I have a chronic illness called ‘new daily persistent headache’ meaning that I suffer from a 24/7/365 mind splitting migraine that makes me sensitive to light and noise, makes sleep all but a distant memory and makes my 27 year old body feel like that of a 90 year old man. No pain killers give any relief, not even morphine.
I had just gotten married in the May of 2013, just started Bible College in the August of 2013 and suddenly I was faced with the prospect of not being able to do anything as the doctors told me that they couldn’t do anything for me. They said that I needed to learn to live with it because they couldn’t help. I had two options; 1) I could get angry at God for allowing me to suffer, or 2) I could force my suffering to make me run into the arms of my wonderful and sustaining Saviour. I wish I could say that I did the second, but for the first 6 months to a year I was angry. I questioned the reason behind my suffering; I questioned the need for my first years of marriage to be clouded by pain and suffering; and I questioned why, having just given my life to the task of ministry, would God do this to me. I wrestled, I vented, I cried and I shouted. I was taken to the end of myself and to the end of my strength.
It was in that moment, at the end of myself, that I was able to find the ability to see beyond my pain and suffering and to gaze at the marvellous majesty of Jesus Christ.
My suffering has not gotten better, in fact it has gotten worse with other health complications as a result of the pain and stress my body is constantly under. But do you know what has changed?

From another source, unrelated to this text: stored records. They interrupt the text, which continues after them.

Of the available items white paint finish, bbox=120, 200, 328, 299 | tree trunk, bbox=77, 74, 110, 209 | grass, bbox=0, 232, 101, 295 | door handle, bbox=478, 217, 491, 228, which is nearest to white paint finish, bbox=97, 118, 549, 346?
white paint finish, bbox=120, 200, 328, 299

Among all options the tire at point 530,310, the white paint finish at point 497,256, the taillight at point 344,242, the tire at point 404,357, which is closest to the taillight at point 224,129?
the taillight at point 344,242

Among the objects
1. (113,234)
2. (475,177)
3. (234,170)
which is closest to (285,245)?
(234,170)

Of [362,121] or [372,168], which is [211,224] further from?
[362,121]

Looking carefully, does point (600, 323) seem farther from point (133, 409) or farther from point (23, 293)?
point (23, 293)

My heart, my perspective and my understanding of the suffering that I saw as a horrible, unbearable inconvenience. I’ve spent many an hour searching for answers in Scripture, pouring over books of suffering and spent many hours in prayer for healing. Whilst this has not taken away my pain, it has taught me about my Saviour.

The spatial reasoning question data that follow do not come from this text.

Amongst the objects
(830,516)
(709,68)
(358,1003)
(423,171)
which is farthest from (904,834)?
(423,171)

I’ve looked at stories like Job, how a man lost everything was taken to his end and yet did not curse God but continued to trust. I’ve felt, and continue to daily, that as humans we are but weak vessels and jars of clay that bear a wonderful message. Everyday I feel the words ring true in my ears that my body is outwardly wasting away my inner self is being renewed day by day (2 Corinthians 4:16-18).

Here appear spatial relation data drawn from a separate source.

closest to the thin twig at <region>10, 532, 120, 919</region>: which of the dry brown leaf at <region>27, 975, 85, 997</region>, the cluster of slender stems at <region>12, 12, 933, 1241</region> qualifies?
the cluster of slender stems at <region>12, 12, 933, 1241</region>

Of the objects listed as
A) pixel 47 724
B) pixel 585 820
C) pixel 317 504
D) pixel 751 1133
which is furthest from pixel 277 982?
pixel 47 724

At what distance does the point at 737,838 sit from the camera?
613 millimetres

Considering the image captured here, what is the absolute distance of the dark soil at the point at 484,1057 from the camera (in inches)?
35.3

People often ask me ‘do you want your pain to be taken away?’ My response is always an absolute yes! But I always follow it up with this ‘Yes, I would like to be pain free and to be rid of my suffering. But I would not change the past, nor the lessons that this illness has taught me’. My illness as hard as it is, and not many people know the extent to which I struggle, has taught me to rely on God, to run to Him in my hour of need and to cry to Him from the valley of despair.
My illness has given me insight into suffering which has been so valuable to help me pastor people, it’s given me more time to invest in God’s Word and it’s given me time to read many great books and write this blog. Sure, I would love to be made whole again, but that is not promised to me in Scripture, instead I am called to live a faithful life of service; to take up my cross and follow Jesus.
My suffering is nothing compared to other people’s in this world, but more importantly my suffering is nothing compared to the suffering that Christ went through on the cross which means I can now be called a child of God. His suffering brought about redemption. His suffering brought about a glorious inheritance that I cannot begin to imagine. His suffering bore the wrath of God so that sinners like you and me don’t have to. Therefore, my suffering is a joy because it is making me lean on, trust in and depend on His grace and sustaining power.
I am not an example of what it means to suffer well, I always fail and slip up. I am nothing special nor am I important, but I am a child of the living God and I am called to live obediently and sacrificially even in my suffering. Therefore, I will rejoice in my story of suffering because it draws me nearer to Christ and points out that whilst I am weak and struggling, He is mighty and powerful.
We serve a wonderful Saviour, remember that both on the mountain top and in the valley moments. Suffering doesn’t mean that God has left you, but it could be an invitation to draw nearer to Him.